**TASK PROMPT:** Write out the whole listing, matching it exactly.
── RECORDS FOR THE EXERCISE ──
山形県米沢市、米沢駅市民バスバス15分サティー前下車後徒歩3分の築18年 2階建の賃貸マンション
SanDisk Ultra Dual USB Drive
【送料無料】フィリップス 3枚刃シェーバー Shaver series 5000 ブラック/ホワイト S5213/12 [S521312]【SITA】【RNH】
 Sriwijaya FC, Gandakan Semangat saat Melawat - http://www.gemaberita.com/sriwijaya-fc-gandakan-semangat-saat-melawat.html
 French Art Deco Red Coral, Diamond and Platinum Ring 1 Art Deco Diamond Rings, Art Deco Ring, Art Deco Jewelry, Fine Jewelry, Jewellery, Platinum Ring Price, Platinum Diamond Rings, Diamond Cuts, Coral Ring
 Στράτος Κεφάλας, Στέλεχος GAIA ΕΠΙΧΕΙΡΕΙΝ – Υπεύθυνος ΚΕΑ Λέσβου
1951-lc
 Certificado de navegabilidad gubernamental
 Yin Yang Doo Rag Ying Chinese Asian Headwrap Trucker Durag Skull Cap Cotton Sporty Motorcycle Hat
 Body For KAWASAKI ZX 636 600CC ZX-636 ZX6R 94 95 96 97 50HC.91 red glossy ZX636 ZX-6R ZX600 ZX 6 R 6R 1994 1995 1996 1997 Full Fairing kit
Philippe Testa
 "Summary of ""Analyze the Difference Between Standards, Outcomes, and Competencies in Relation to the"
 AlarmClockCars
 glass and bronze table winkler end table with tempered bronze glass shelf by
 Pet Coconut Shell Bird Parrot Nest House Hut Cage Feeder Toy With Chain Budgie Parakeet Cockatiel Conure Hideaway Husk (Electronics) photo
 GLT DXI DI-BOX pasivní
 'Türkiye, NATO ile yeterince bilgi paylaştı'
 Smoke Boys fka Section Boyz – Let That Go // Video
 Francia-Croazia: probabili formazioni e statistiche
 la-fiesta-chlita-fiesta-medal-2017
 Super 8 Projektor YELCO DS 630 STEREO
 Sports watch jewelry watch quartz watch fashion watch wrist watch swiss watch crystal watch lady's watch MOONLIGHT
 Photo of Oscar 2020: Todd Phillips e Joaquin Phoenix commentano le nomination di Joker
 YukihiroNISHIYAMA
───
**EXERCISE RESULT:**
山形県米沢市、米沢駅市民バスバス15分サティー前下車後徒歩3分の築18年 2階建の賃貸マンション
SanDisk Ultra Dual USB Drive
【送料無料】フィリップス 3枚刃シェーバー Shaver series 5000 ブラック/ホワイト S5213/12 [S521312]【SITA】【RNH】
 Sriwijaya FC, Gandakan Semangat saat Melawat - http://www.gemaberita.com/sriwijaya-fc-gandakan-semangat-saat-melawat.html
 French Art Deco Red Coral, Diamond and Platinum Ring 1 Art Deco Diamond Rings, Art Deco Ring, Art Deco Jewelry, Fine Jewelry, Jewellery, Platinum Ring Price, Platinum Diamond Rings, Diamond Cuts, Coral Ring
 Στράτος Κεφάλας, Στέλεχος GAIA ΕΠΙΧΕΙΡΕΙΝ – Υπεύθυνος ΚΕΑ Λέσβου
1951-lc
 Certificado de navegabilidad gubernamental
 Yin Yang Doo Rag Ying Chinese Asian Headwrap Trucker Durag Skull Cap Cotton Sporty Motorcycle Hat
 Body For KAWASAKI ZX 636 600CC ZX-636 ZX6R 94 95 96 97 50HC.91 red glossy ZX636 ZX-6R ZX600 ZX 6 R 6R 1994 1995 1996 1997 Full Fairing kit
Philippe Testa
 "Summary of ""Analyze the Difference Between Standards, Outcomes, and Competencies in Relation to the"
 AlarmClockCars
 glass and bronze table winkler end table with tempered bronze glass shelf by
 Pet Coconut Shell Bird Parrot Nest House Hut Cage Feeder Toy With Chain Budgie Parakeet Cockatiel Conure Hideaway Husk (Electronics) photo
 GLT DXI DI-BOX pasivní
 'Türkiye, NATO ile yeterince bilgi paylaştı'
 Smoke Boys fka Section Boyz – Let That Go // Video
 Francia-Croazia: probabili formazioni e statistiche
 la-fiesta-chlita-fiesta-medal-2017
 Super 8 Projektor YELCO DS 630 STEREO
 Sports watch jewelry watch quartz watch fashion watch wrist watch swiss watch crystal watch lady's watch MOONLIGHT
 Photo of Oscar 2020: Todd Phillips e Joaquin Phoenix commentano le nomination di Joker
 YukihiroNISHIYAMA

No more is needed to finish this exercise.